Google Discover Music
Talked about new Google Discover Music service in which search results are more socially based and about October 23, 2009, radio story from On the Media, “Charting the Charts,” which noted how Billboard is waning in influence and new services are appearing that measure music success differently. One such services is Band Metrics that ranks popularity not by sales but by an aggregation of metrics, including social ones. Search is changing the economic model for music rankings. Big Champagne offers another service that measures rankings using social aspects. What is a credible or reliable metric is shifting from authorities like SoundScan or Billboard to services that look at social use of media.

Google Social Search
This experiment from Google looks at who is in your social graph (your collection of online friends) so that it can present you with search results that are refined by content that your friends have posted online.

Google Reader
We looked at the way that people who use Google Reader can friend others who use the service and share notable feed items with each other.

Google Site Search Tool
The Baruch College website today unveiled its new site search engine powered by Google. The library website will be changing its search site software to Google soon as well.

2D Barcodes
Following up on Arthur’s comments on an earlier blog post here, We talked about 2D barcodes, QR codes, and their potential uses by colleges and libraries. We looked at the barcode service from ScanLife and the video about how Case Western Reserve University used ScanLife codes.

Mobile Websites for Libraries
We talked about various strategies for creating library websites that would render well on browsers in mobile phones.
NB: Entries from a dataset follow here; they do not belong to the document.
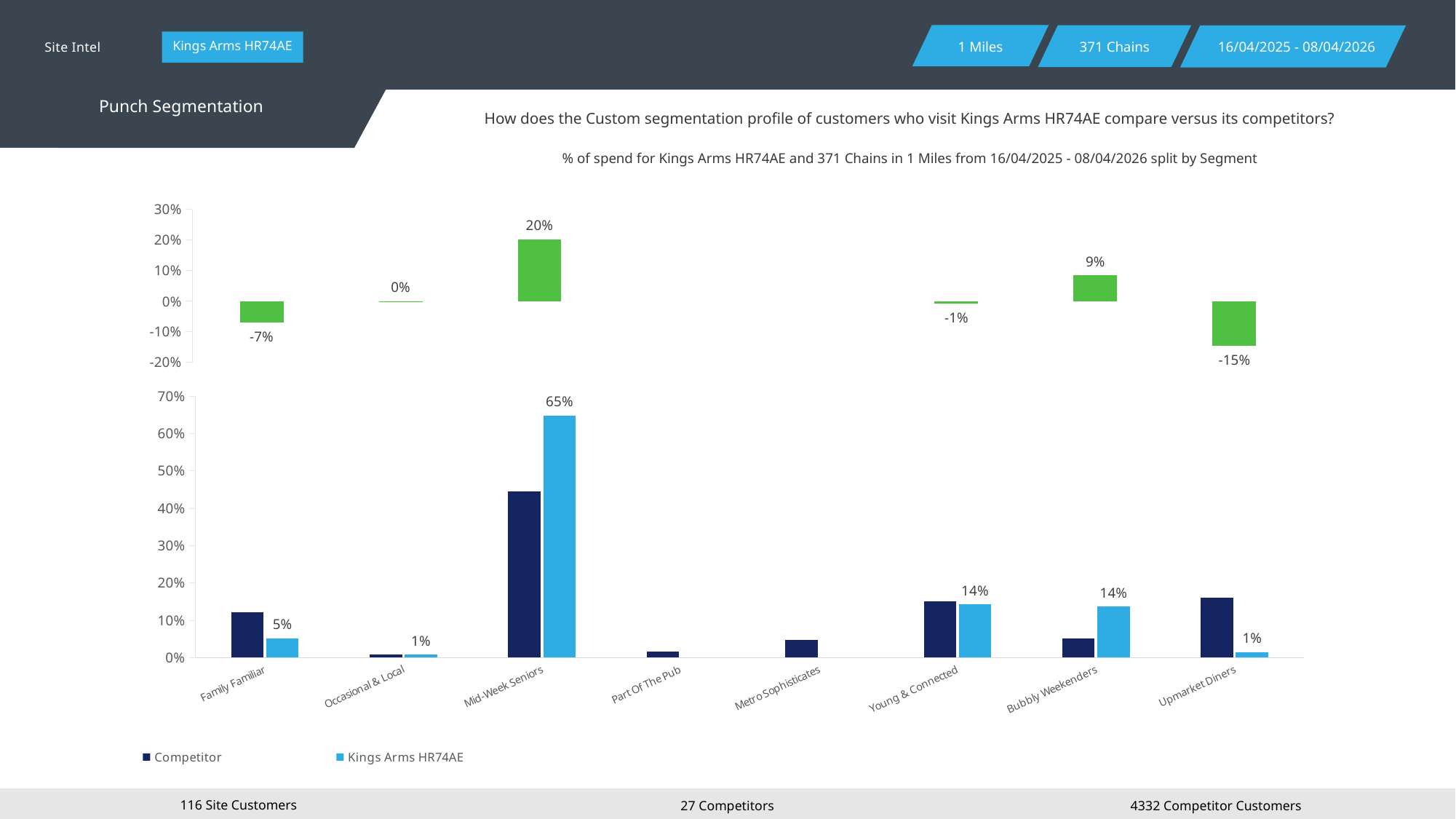
In the bottom chart, what is the value for Kings Arms HR74AE in the Mid-Week Seniors segment? 65% In the bottom chart, which is larger for Family Familiar: the Competitor value or the Kings Arms HR74AE value? Competitor In the top chart, what is the value shown for Bubbly Weekenders? 9% How many series does the legend of the bottom chart list? 2 In the top chart, which segment has the highest value? Mid-Week Seniors In the bottom chart, which segment has the highest Kings Arms HR74AE value? Mid-Week Seniors In the bottom chart, is the Competitor value for Mid-Week Seniors greater or less than 40%? greater In the bottom chart, what is the difference between the Kings Arms HR74AE values for Mid-Week Seniors and Young & Connected? 51% In the top chart, which segment has the lowest value? Upmarket Diners How many segments are shown on the x axis of the bottom chart? 8 In the top chart, what is the value shown for Upmarket Diners? -15% In the bottom chart, what is the value for Kings Arms HR74AE in the Family Familiar segment? 5%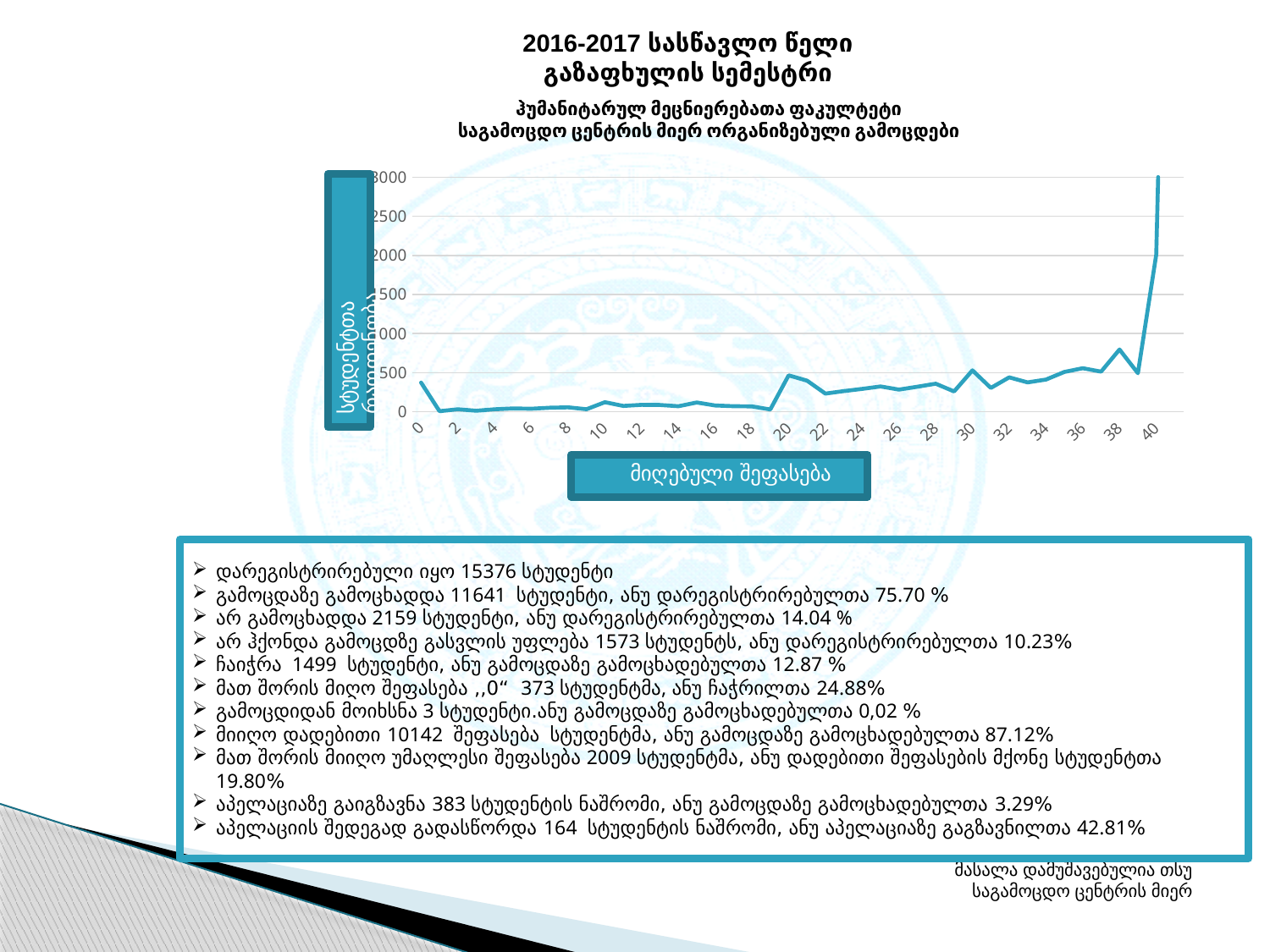
Is the value of the line at x = 0 greater or less than 500? less Which has the larger value on the line, x = 37 or x = 10? 37 Is the value of the line at x = 10 greater or less than 500? less What is the highest tick value shown on the vertical axis of the chart? 3000 Overall, does the line rise or fall as the x-axis values increase from 0 to 40? rise At which x-axis value does the line reach its highest point? 40 What kind of chart is shown on the slide? line chart Which has the larger value on the line, x = 40 or x = 0? 40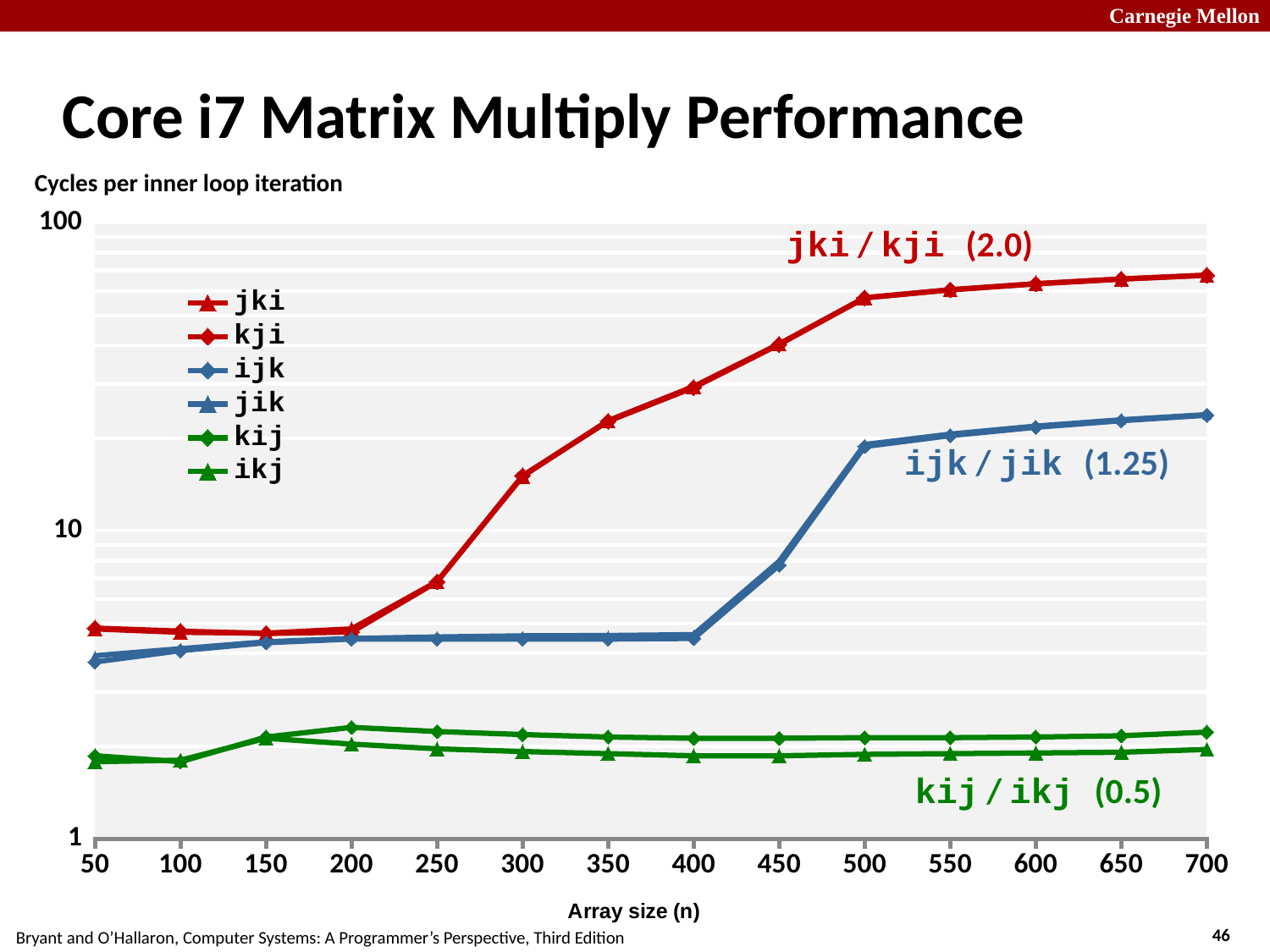
At array size 400, which is larger: the value for ijk or the value for kij? ijk How many series does the legend list? 6 How many array sizes are plotted along the x axis? 14 What is the label of the x axis? Array size (n) Does the jki series rise or fall as array size increases from 200 to 500? rises Is the value for ijk at array size 200 greater or less than 10? less What kind of chart is shown on the slide? line chart Is the value for jki at array size 700 greater or less than 10? greater At array size 700, which is larger: the value for jki or the value for ikj? jki Is the value for kij at array size 700 greater or less than 10? less What is the title of the chart? Core i7 Matrix Multiply Performance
Amazon Kindle vs. Barnes & Noble Nook
While talking about basic differences between new Nook reader coming out in November, we also discussed the Kindle loan program at North Carolina State University and how the service also offers patron-driven acquisitions (hear all the details about this on the Library 2.0 Gang podcast from September 2009 in which Orion Pozo from NCSU was interviewed).

TinyURL vs. HugeURL
TinyURL is a well-known service that will shrink a long URL with a brief one that redirects you to the original site. HugeURL is a funny spoof that turns short URLs into obscenely long ones.